It’s hard to pinpoint when yoga really took off, but sometime in the past decade, women started going to yoga like they were going to lunch or picking up the drycleaning. Studios began popping up like Starbucks in big cities, and suddenly there was such a thing as yoga apparel. Ironically—considering that for centuries, exclusively men practiced yoga—not just the followers were women, but the leaders were, too. The documentary Yogawoman, directed by theater producer and yogi herself, Kate Clare McIntyre, charts how female yoga teachers have transformed yoga into the popular hobby, expertise and lifestyle that it is now.

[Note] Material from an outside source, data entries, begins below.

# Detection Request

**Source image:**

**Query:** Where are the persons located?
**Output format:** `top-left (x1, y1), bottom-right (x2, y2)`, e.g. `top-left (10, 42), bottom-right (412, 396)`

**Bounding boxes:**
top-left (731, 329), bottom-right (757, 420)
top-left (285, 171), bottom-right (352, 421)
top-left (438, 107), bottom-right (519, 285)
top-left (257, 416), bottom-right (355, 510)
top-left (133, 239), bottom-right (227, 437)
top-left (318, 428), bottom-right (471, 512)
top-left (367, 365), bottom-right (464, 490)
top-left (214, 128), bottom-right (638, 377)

The title may sound like a feminist knockoff of Superman, but the film takes itself seriously. In interviews with teachers in Tokyo, Kenya, Germany, San Francisco and L.A., Yogawoman’s ambitions are global rather than limited to the cultish studios that get lots of press or the mystical gurus in India. It hits the concrete and looks at how yoga is affecting women of all livelihoods.
The film follows a narrative trail that reflects the female life cycle, which provides a strong backbone. (Without it, the film could easily be a prolonged sermon.) In different sections, Yogawoman looks at how yoga is applied to women of all different body types, ages, life situations and bodily conditions. There are children doing backbends, pregnant women doing downward dog and a 95-year-old woman doing adapted poses on her bed. It’s surprising to see a practice comprised of specific, set poses altered to fit such disparate yogis, which the film reiterates as one of yoga’s finest qualities—anyone can do it. It also raises the question of whether everything deemed “yoga” actually deserves the name.
Doubts aside, though, there’s enough material to make a Yogawoman heroes miniseries out of this film. One teacher travels with 20 of her students to Uganda to live out the yoga philosophy and builds a center for women to have safe births. A teacher in juvenile prison, where 95 percent of the girls have been sexually abused, makes an impact on girls simply by offering not to touch them while correcting poses during practice. In Kenya, a program hires teachers into the slums of Nairobi (the world’s biggest slum), to help foster healthier lifestyles.
Is yoga saving the world? It’s at least helping save women. For those with no libido, it recharges their sexual energy. For young girls, it gives them the confidence to face the self-doubts of adolescence. Pregnant women have calmer births and healthier babies, and the elderly have the inner peace to let go gracefully when it’s time.
The film is thorough in its accolades, but like needing bad to know what is good, it makes no mention of injuries incurred from malpractice, costs that often limit its clientele or scientific fact to beef up the rave reviews. Quotes about the benefits must be taken by faith, and a viewer couldn’t be blamed for a little cynicism. But for what it is, the film is entirely feel-good, lauds women who are making positive changes in the world, and, if nothing else, provides a reminder to at least stretch once in a while. It may be a day or two before all of us catch up to doing human pretzels in Uganda, but that does not mean the child’s pose in bed is not a worthy start.